Task objective ->
Look for the word "site". Copy every line of the listing where it occurs.

*** Opening Excerpted records ***

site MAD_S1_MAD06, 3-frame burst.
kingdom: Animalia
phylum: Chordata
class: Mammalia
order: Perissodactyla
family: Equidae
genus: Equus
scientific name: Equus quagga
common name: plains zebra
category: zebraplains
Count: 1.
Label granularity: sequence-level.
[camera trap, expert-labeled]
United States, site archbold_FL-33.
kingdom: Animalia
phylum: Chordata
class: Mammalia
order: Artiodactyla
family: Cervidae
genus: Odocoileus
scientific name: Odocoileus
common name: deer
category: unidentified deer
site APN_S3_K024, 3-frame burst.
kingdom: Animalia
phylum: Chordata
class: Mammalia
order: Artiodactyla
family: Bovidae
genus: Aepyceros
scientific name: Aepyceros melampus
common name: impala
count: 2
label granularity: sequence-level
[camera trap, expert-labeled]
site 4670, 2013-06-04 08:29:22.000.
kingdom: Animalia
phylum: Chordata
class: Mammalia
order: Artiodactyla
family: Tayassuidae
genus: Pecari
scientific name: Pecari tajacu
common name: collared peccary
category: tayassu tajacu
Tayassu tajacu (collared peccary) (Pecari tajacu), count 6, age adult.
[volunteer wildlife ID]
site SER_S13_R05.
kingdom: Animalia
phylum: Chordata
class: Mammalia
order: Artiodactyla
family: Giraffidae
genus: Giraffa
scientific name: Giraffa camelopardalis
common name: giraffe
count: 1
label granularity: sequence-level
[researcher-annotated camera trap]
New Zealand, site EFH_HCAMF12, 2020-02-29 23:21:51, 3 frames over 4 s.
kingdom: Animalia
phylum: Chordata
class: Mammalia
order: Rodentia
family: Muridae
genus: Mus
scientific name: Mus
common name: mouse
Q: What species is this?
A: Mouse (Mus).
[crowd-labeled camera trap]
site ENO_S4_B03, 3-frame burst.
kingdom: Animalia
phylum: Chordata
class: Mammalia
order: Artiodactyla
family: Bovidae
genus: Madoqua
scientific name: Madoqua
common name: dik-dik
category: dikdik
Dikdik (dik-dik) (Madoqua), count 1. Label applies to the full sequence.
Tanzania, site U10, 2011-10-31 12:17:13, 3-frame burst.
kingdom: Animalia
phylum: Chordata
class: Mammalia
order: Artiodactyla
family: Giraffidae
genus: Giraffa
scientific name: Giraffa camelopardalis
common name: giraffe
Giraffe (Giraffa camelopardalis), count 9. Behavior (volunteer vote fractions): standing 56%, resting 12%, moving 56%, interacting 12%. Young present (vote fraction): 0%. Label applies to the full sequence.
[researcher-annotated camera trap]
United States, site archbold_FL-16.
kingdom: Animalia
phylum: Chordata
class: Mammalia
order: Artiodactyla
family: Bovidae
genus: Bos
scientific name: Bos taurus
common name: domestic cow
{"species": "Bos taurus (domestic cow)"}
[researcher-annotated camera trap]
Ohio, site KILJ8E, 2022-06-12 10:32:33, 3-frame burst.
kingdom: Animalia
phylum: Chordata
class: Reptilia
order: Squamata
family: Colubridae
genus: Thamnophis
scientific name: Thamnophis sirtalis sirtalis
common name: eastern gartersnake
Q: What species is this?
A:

*** Closing Excerpted records ***

Task answer ->
site MAD_S1_MAD06, 3-frame burst.
United States, site archbold_FL-33.
site APN_S3_K024, 3-frame burst.
site 4670, 2013-06-04 08:29:22.000.
site SER_S13_R05.
New Zealand, site EFH_HCAMF12, 2020-02-29 23:21:51, 3 frames over 4 s.
site ENO_S4_B03, 3-frame burst.
Tanzania, site U10, 2011-10-31 12:17:13, 3-frame burst.
United States, site archbold_FL-16.
Ohio, site KILJ8E, 2022-06-12 10:32:33, 3-frame burst.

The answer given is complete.